Lì, dove fa più freddo

 

Il Natale arriva nel tempo e nel posto giusto. Non dove lo aspettiamo comodamente, ma dove preferiamo non guardare.

 

di Simone Basso

 

C. Monet, "Treno nella neve" (1875)
C. Monet, "Treno nella neve" (1875)

 

Camminando sul marciapiede poco frequentato nella periferia della vasta area metropolitana di Milano, subito dopo un piccolo cavalcavia che oltrepassava i binari ferroviari, mi è capitato di vedere nell’erba a lato della strada alcuni piccoli “bambolotti”. Una strada grigia come tante, fuori mano e lontana dalle vie del centro utili per le passeggiate domenicali delle famiglie; distante dalle attrazioni e dalle luci della città, isolata da tutto, tranne che dal flusso incessante delle macchine. Ben disposti l’uno vicino all’altro, a semicerchio, rivolti contemporaneamente sia al traffico delle auto da una parte, che a quello dei treni dall’altra, guardavano la città scorrere, sfrecciare frettolosamente di qua e di là. Non me ne accorsi subito ma a ben guardare stavano in attesa, qualcuno sembrava dover nascere: era un presepe. Poveri loro, e povero lui, futuro nascituro, verrebbe da dire, eppure quel presepe si trovava proprio al posto giusto. L’erba umida e il freddo della mattina facevano rabbrividire al solo guardarli. A quell’altezza non restava molto altro da respirare che non fosse lo smog dei tubi di scappamento, che scattosi, frenetici ed arroganti sfrecciano di continuo ad ogni ora del giorno. A questo frastuono si aggiungeva poi il fischio assordante della locomotiva e il tremore della terra al passaggio dei treni, che portano e riportano, dentro e fuori dalla città, vagoni carichi di persone e di merci, ahimè ugualmente stipate. 

 

Sono migliaia i presepi che ogni anno ci accompagnano nel periodo dell’avvento, ed è grande ciò che ognuno di essi si prepara a far nascere. Molti si trovano vicino al caminetto, al riparo, all’asciutto e nel tepore delle case; qui le famiglie si preparano ad accogliere il nuovo arrivato. È davvero questo il tempo migliore per il suo arrivo? In questo periodo dell’anno? E proprio sul ciglio della strada quel presepe doveva stare? Siamo sicuri sia un buon luogo in cui aspettare la nuova nascita? Non ce ne sarebbe uno più adatto?

■ **Record dell'esercizio**:

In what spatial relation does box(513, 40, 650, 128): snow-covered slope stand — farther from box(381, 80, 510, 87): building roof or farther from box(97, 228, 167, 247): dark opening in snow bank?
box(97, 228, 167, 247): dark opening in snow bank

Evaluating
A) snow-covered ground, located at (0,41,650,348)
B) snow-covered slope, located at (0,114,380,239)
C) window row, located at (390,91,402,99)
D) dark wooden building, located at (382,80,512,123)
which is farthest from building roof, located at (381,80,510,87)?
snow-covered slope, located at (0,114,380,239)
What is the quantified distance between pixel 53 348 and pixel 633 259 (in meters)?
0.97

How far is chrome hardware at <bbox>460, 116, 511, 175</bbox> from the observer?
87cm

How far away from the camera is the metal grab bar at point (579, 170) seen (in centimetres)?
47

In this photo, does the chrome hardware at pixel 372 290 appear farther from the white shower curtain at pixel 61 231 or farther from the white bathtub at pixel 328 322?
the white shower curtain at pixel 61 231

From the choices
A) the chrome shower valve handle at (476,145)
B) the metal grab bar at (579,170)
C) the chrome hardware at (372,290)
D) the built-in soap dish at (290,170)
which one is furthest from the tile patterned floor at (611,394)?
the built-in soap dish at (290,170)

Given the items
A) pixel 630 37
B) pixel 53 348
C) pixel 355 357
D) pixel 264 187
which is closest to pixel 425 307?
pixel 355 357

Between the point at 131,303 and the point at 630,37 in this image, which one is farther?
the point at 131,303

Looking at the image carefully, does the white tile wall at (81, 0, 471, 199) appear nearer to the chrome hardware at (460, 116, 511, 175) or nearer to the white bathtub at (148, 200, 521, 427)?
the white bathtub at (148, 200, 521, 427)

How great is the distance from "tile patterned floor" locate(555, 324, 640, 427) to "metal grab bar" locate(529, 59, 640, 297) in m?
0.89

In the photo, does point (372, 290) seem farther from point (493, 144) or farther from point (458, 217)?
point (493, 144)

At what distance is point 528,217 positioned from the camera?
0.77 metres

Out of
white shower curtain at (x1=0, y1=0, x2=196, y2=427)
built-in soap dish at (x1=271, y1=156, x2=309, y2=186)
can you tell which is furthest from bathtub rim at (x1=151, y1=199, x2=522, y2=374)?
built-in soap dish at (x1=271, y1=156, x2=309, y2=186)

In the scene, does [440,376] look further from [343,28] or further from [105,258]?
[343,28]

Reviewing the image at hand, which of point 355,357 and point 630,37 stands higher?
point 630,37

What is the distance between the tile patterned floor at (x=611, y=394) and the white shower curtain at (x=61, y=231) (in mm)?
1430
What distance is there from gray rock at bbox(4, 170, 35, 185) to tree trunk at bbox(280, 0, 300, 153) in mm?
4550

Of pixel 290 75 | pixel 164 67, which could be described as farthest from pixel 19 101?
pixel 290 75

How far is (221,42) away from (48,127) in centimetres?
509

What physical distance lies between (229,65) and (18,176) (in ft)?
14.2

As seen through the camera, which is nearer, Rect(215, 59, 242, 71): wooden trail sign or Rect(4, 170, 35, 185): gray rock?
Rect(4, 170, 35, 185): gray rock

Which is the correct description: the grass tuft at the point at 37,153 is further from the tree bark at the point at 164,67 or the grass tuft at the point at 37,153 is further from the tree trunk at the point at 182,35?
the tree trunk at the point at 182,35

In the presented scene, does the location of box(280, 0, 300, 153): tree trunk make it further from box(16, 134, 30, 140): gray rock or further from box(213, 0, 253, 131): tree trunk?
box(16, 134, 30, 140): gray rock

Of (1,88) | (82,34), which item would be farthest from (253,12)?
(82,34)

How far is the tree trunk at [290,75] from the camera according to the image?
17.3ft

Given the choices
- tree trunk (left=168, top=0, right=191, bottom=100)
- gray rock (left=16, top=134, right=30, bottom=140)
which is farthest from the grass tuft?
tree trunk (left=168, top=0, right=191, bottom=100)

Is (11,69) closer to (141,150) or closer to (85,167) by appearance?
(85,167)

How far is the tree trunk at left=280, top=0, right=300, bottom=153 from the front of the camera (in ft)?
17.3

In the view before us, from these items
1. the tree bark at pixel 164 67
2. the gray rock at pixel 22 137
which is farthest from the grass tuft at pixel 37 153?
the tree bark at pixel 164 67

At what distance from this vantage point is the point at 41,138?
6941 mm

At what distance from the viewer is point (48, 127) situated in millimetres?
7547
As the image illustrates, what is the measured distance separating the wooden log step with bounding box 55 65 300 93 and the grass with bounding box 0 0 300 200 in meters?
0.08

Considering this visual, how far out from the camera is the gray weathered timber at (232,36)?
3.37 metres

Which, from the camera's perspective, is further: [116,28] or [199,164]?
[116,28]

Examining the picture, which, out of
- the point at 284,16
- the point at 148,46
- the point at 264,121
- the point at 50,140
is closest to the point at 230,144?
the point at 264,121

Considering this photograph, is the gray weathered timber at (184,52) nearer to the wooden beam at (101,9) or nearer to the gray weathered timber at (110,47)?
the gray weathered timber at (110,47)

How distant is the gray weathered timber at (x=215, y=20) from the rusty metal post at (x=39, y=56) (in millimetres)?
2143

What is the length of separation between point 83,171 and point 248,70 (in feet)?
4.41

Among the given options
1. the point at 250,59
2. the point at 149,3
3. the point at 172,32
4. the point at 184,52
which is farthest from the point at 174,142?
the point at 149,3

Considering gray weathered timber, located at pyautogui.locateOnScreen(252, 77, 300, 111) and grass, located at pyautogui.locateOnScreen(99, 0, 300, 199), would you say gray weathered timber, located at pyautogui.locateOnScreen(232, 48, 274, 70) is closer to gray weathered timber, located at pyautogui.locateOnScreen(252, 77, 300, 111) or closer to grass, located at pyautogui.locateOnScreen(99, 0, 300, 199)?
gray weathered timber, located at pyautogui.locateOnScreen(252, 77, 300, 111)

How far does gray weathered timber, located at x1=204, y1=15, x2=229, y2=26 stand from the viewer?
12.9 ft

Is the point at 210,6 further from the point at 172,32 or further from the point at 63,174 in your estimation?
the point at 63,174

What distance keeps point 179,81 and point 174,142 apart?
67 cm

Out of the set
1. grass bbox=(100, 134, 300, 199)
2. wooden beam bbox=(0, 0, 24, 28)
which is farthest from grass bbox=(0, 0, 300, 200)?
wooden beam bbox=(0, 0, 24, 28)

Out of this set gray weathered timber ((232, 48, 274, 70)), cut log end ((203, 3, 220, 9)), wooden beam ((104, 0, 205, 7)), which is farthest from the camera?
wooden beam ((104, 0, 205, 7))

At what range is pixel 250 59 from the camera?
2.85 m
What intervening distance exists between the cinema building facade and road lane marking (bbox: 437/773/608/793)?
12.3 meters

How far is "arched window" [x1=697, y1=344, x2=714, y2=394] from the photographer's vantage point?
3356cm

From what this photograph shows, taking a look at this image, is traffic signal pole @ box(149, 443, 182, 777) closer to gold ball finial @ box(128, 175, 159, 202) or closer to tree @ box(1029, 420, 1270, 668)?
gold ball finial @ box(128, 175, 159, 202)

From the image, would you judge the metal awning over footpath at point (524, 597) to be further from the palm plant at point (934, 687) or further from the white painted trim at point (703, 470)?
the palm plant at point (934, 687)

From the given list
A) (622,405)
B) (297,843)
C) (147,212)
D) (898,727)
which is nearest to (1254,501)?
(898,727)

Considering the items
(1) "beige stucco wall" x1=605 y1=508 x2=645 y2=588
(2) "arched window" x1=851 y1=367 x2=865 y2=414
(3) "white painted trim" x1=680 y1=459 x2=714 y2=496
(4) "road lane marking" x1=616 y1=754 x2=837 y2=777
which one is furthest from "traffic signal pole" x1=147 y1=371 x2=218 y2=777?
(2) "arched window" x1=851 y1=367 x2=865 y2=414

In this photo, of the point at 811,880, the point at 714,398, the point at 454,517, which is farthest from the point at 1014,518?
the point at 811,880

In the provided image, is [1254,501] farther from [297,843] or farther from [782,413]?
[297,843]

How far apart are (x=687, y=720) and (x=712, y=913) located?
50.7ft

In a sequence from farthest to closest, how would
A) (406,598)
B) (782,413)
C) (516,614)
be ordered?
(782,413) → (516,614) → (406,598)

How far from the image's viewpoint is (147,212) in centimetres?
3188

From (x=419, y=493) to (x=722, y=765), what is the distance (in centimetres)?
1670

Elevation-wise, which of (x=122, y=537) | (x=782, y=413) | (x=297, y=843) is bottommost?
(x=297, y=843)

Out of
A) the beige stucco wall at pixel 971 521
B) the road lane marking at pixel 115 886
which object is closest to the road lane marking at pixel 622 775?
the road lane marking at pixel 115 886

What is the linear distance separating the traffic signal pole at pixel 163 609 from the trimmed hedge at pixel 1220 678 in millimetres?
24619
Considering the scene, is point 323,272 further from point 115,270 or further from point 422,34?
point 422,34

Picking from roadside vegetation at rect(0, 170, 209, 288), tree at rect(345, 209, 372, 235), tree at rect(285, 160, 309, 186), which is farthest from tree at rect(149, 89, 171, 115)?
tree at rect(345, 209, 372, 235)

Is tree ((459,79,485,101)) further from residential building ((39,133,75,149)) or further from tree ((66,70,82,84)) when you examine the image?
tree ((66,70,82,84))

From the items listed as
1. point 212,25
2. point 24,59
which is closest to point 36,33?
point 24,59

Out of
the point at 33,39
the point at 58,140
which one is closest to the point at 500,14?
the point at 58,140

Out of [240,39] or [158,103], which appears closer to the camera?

■ **Sfida A**: Ricopia, per favore, tutto ciò che nel brano sul presepe va da "Sono migliaia i" giù fino a "uno più adatto?".
■ **Sfida B**: Indica quante righe dei record contengono la stringa "bank" e scrivi soltanto il numero.

■ **Risposta A**:
Sono migliaia i presepi che ogni anno ci accompagnano nel periodo dell’avvento, ed è grande ciò che ognuno di essi si prepara a far nascere. Molti si trovano vicino al caminetto, al riparo, all’asciutto e nel tepore delle case; qui le famiglie si preparano ad accogliere il nuovo arrivato. È davvero questo il tempo migliore per il suo arrivo? In questo periodo dell’anno? E proprio sul ciglio della strada quel presepe doveva stare? Siamo sicuri sia un buon luogo in cui aspettare la nuova nascita? Non ce ne sarebbe uno più adatto?

■ **Risposta B**: 2